*** Opening Text segment ***

01 October 2020
The European Commission and Council want to extend the 'Prüm Decisions' - which mandate the interlinking of national DNA, fingerprint and vehicle registration databases - to include facial recognition. At a hearing last week, MEPs and experts raised serious concerns over the idea.
MEPs raise concerns on EU plans for police facial recognition database (EurActiv, link):
"MEPs on the European Parliament’s Civil Liberties Committee have questioned EU plans to establish a bloc-wide facial recognition database for use by police authorities, citing the potential abuse of data as well as the likelihood of false positives.
As part of a planned extension of the EU’s 2008 Prum Decision, which allows for the exchange of DNA, fingerprint and vehicle registration data, member states have proposed that police authorities be given powers that permit them to share facial images.
Under the so-called ‘next-generation Prum’ plans, MEPs were told by experts on Tuesday (22 September), that there could be certain challenges to privacy rights that arise as part of the introduction of new data categories into the agreement, such as facial images.
Dr Niovi Vavoula, from Queen Mary University of London, told MEPs, the risk of ‘false positives’ and the possibility of ethnic minorities being unfairly targeted due to algorithmic bias are among the concerns."

*** Closing Text segment ***
*** Opening Listed records ***

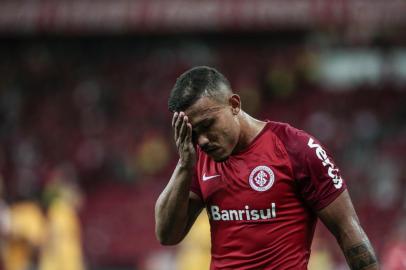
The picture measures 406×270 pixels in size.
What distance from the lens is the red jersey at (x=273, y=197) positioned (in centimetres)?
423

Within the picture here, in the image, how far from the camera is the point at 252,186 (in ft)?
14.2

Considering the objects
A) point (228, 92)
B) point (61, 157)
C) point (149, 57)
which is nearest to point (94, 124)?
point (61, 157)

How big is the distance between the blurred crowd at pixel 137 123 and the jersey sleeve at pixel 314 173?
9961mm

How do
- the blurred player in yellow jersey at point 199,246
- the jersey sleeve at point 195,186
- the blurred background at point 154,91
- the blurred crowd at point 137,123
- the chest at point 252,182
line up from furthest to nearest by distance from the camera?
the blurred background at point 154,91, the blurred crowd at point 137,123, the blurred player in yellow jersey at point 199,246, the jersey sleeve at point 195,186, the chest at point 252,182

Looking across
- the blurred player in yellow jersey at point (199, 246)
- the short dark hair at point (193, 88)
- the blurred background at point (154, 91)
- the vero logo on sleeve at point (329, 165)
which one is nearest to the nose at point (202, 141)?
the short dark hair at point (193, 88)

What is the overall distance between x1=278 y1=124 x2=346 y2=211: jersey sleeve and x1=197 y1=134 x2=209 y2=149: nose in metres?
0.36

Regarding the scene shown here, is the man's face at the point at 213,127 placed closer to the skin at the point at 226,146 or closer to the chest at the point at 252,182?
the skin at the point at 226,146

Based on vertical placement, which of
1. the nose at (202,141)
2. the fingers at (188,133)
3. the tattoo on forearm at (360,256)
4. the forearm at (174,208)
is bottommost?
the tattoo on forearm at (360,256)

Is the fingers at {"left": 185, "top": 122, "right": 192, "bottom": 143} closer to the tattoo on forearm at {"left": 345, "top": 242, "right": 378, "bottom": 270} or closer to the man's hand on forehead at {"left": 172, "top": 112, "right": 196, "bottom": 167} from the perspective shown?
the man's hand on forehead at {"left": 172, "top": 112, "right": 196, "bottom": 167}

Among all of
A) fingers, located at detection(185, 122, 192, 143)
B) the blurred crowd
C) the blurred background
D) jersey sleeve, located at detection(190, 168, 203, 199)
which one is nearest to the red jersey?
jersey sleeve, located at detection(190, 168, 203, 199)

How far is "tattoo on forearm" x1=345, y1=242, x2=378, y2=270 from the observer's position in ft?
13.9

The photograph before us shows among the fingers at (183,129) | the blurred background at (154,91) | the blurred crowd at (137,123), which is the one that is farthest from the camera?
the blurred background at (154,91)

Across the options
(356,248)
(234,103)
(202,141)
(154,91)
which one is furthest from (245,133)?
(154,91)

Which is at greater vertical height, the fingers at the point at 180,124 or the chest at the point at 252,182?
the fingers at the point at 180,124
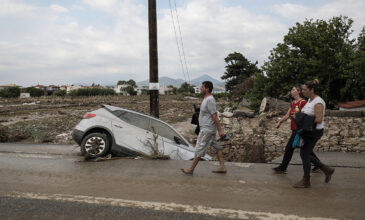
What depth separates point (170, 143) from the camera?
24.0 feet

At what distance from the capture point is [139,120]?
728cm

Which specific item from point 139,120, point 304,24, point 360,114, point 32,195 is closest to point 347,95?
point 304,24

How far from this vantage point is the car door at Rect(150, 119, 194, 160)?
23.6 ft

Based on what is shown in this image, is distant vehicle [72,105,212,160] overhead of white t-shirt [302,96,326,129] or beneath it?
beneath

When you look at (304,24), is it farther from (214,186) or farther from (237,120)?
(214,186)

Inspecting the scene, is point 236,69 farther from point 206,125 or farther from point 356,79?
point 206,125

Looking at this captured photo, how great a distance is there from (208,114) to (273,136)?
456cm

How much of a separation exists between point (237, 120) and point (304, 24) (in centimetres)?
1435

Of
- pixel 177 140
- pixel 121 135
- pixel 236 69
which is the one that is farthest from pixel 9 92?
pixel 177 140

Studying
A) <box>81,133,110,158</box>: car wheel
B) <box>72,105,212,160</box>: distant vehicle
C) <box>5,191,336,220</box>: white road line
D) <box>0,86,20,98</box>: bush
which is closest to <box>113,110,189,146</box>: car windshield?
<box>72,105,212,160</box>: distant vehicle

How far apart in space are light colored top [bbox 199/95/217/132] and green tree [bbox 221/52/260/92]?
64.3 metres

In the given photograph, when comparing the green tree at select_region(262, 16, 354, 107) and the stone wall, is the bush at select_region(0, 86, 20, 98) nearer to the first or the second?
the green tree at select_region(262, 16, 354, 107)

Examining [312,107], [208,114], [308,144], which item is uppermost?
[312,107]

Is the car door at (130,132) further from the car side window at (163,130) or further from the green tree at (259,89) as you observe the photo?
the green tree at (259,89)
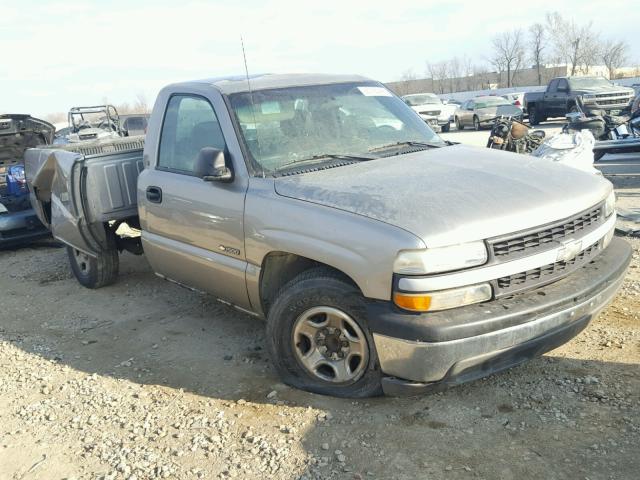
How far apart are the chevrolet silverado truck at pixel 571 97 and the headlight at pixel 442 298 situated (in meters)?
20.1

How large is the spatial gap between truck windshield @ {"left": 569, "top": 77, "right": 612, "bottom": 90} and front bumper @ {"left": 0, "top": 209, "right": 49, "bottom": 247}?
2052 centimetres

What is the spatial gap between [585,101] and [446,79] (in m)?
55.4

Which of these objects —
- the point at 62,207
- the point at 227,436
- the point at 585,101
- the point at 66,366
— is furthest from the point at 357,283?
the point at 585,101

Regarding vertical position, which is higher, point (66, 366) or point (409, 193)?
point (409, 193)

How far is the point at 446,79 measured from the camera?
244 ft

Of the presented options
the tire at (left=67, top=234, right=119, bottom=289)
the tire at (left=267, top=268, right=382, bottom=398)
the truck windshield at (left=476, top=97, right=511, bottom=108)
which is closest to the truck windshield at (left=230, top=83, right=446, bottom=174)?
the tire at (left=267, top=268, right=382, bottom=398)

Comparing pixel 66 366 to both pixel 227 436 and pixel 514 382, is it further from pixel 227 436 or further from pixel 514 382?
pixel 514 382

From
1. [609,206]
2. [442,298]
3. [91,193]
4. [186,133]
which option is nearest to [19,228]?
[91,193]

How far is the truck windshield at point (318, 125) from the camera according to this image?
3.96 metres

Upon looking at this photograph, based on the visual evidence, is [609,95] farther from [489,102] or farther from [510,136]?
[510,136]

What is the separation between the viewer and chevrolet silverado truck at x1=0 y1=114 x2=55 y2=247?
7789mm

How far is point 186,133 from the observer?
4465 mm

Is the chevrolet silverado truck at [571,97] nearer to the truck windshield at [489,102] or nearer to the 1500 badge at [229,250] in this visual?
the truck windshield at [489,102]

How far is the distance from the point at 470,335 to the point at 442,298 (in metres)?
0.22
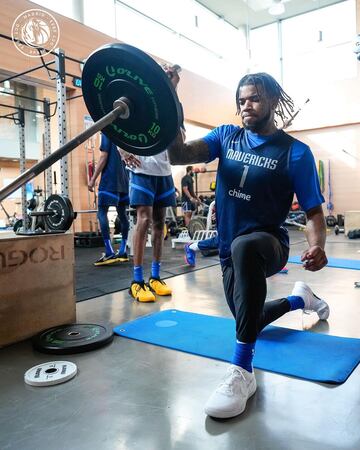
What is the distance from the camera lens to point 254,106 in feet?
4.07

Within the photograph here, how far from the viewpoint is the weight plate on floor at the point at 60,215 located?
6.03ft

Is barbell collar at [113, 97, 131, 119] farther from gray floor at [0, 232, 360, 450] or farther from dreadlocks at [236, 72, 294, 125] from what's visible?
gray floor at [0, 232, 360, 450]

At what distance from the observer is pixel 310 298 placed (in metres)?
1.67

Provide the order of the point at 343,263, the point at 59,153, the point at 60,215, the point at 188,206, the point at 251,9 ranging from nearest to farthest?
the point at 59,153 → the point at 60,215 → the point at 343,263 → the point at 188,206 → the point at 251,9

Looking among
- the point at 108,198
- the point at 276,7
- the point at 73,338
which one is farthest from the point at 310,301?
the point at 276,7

*** Closing Listed records ***

Task statement -> Continue the news item on EU plans for a police facial recognition database, starting after its last sentence and not the material.

Your response ->
The plans have been in the works for some time. A 'Study on the feasibility of improving information exchange under the Prüm decisions' was published by the European Commission in May this year:
A more critical study was presented at the parliamentary hearing last week: Police Information Exchange: The future developments regarding Prüm and the API Directive (pdf)
The Council also launched a series of "focus groups" to look at a host of ways to expand the Prüm system - not just with facial recognition technology, but through the networking of national ID, passport and other document registers and by allowing more extensive exchange of fingerprint, DNA and vehicle registration data.
Statewatch backs the campaign run by EDRi calling for a Europe-wide ban on biometric mass surveillance. See: Ban biometric mass surveillance! (EDRi, link):
"Across Europe, highly intrusive and rights-violating facial recognition and biometric processing technologies are quietly becoming ubiquitous in our public spaces. As the European Commission consults the public on what to do, EDRi calls on the Commission and EU Member States to ensure that such technologies are comprehensively banned in both law and practice."